I personally just use support@ emails. There's a good chance it opens up a support ticket and slightly annoys someone. you could also use caprivacy@twdc.com to really tick them off.
Nice. I've been finding myself using the F12 tools more and more recently to tweak websites I use often - say to change the background colour or font. Not a web dev, but it's fun to look under the hood and play about with things.
Yeah, somehow I rarely come across the correct order of those. For me, it's usually "agree to cookies" or other nonsense first and then "region-go-fuck-yourself" kind of stuff.
I just came here to complain about that! It's the most obnoxious popup, ffs at least show it at the start so I don't waste my time on 1/5 of an article.
I understand the annoyance, but I really hope the parent comment does not remain the top comment on this post. I hope that would be related to the content, not the issues around its presentation.
For anyone who needs it, both the source material and an alternate link have been posted as top-level comments.
I'll give an annoying popup/paywalled page one chance by trying reader mode, which often works. I'm extremely rarely motivated enough to bother trying any harder than that to read an article the publisher is actively working against me being able to read.
I didn't even consider reader mode to be honest. I've been using the disable-javascript thing for so long it's become the automatic go-to when I get such popups.
Plus if you're decent with the inspector, you can usually remove the paywall and then if the body doesn't scroll find the Event Listener for `onscroll` and kill that; it almost always is just a simple fn preventing scroll events
On this National Geographics page, in the inspector just select the <body> and in the CSS pane remove the "position: fixed" and "overflow: hidden". This allows scrolling.

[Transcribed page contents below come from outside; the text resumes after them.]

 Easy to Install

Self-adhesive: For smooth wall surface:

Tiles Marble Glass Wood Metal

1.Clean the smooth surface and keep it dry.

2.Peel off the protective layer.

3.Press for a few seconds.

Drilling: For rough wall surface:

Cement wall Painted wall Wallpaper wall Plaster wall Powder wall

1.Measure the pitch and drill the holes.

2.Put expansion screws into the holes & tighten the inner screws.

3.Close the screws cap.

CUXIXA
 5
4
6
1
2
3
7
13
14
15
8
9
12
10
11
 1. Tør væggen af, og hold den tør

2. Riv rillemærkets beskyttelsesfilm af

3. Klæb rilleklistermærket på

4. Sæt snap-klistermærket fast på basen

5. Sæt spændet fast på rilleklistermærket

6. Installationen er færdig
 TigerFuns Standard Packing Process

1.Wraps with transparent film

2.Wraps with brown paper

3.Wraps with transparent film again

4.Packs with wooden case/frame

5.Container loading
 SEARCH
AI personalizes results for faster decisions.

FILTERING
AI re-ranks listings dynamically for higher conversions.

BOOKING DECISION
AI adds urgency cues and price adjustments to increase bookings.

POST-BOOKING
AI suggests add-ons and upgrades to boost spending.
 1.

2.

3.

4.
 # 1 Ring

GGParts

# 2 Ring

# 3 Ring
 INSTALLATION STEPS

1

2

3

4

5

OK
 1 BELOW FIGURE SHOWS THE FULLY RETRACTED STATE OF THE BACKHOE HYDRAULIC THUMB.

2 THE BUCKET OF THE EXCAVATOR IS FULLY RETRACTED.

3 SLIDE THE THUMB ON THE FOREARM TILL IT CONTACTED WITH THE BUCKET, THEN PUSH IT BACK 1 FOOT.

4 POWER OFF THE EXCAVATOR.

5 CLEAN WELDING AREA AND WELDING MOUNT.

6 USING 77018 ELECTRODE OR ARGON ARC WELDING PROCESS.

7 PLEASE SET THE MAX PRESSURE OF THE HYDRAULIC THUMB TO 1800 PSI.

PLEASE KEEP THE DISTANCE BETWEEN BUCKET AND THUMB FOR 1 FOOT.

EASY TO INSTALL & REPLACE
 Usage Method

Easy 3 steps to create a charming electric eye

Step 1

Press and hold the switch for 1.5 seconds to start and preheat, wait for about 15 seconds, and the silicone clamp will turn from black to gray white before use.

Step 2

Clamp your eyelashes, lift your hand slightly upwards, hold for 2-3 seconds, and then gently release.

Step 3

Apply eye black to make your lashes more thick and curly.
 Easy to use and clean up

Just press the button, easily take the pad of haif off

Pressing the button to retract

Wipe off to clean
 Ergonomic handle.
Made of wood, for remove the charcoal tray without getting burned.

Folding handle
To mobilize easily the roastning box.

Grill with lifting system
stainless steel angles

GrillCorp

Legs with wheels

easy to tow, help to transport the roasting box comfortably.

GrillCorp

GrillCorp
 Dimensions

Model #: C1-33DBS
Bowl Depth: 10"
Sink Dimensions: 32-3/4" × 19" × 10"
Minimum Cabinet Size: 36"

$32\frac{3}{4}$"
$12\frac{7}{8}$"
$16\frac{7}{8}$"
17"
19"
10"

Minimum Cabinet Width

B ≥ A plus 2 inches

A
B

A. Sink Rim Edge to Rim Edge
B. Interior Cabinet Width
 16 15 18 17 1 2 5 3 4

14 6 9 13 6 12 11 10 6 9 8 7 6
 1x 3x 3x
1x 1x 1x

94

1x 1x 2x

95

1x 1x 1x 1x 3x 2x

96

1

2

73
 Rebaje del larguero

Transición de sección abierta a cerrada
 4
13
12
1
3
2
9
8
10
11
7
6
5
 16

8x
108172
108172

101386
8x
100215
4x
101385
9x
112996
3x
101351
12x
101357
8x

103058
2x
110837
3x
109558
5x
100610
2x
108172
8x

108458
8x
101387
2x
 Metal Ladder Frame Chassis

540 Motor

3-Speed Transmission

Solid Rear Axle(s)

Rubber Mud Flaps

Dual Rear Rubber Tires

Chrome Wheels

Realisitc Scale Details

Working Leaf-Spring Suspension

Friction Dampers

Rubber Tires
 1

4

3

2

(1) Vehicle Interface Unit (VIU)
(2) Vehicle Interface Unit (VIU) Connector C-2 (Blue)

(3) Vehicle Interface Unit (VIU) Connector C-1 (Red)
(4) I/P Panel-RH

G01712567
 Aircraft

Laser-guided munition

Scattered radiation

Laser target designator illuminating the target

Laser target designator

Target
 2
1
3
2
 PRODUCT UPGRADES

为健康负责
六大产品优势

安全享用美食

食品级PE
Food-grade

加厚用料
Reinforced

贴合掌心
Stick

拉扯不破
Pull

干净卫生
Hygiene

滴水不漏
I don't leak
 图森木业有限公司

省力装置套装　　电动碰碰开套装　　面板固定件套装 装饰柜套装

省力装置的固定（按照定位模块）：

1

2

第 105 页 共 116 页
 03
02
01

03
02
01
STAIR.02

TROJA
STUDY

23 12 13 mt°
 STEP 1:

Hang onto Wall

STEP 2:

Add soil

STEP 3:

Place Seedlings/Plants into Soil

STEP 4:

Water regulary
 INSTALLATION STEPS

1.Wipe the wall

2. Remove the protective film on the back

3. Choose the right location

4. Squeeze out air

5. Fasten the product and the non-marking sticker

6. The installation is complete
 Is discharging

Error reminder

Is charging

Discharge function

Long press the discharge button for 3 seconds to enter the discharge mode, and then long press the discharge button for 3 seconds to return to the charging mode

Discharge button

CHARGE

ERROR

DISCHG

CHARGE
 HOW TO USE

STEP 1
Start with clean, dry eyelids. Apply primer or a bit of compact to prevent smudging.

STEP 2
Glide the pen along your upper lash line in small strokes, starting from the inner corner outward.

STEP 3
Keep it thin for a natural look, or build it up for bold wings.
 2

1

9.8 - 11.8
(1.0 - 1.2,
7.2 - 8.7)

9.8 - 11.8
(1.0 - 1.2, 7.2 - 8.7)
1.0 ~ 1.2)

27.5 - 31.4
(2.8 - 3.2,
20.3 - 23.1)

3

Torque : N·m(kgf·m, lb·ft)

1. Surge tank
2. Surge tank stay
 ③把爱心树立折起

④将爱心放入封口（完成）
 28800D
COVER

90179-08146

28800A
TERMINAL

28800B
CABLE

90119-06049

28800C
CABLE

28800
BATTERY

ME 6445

This kind of comment chain helps me remember how amazing uBlock Origin is. I don't see the popup or the inline adverts, and uBlock just works without breaking the site. Amazing.
It just works so well, in fact, that I forget it is there at all, and I am glad to occasionally get these reminders.
I assume this is related to the "Enter your email to read this article" popup?
As an aside, I used to work on a technical team that handled things like that on a relatively high-traffic website. I was told at the time that the rough "going rate" for an email address entered this way was $20.
This specifically always makes me wish that some kind of advertising revenue share would catch on and make this kind of thing feel like a win-win rather than feel as though I'm being exploited.
This may hit you with a Google captcha that is a worse nag — on the submitted web page, at least, you can type in whatever you want in the box instead of becoming a computer trainer for a few moments.
I thought archive.today only uses a captcha when saving a snapshot of a page, not when viewing a given snapshot, which would mean GP's link wouldn't hit you with a captcha.
> the landscape undergo a remarkable change. The greenery shifted from a variety of leafy trees and plants to barren grassy fields rimed with stunted oak and pine. The difference in vegetation reflected a change in the underlying geology, evincing rocks with excess magnesium and too little calcium for most plants to thrive. We had driven onto the mantle.
Oh they get it. But good photos require sometimes multiple talented photogs and a support team. These are expensive. Their cashflow was on the decline, because nobody buys magazines anymore. Magazines had a higher profit margin than online impressions, until they didn't anymore.
Nobody's paying, nobody's funding expeditions or in-depth research.
Race to the bottom! Last one there wins ... somehow.
Soldiers Delight is a preservation area, so the rangers won't be pleased if you go off the trail there, nor should they be - I expect the researchers had to clear their visit in advance. But there are plenty of formations around here similar to the one in the article photo; I feel like you'd have a harder time finding a state park without them, than with.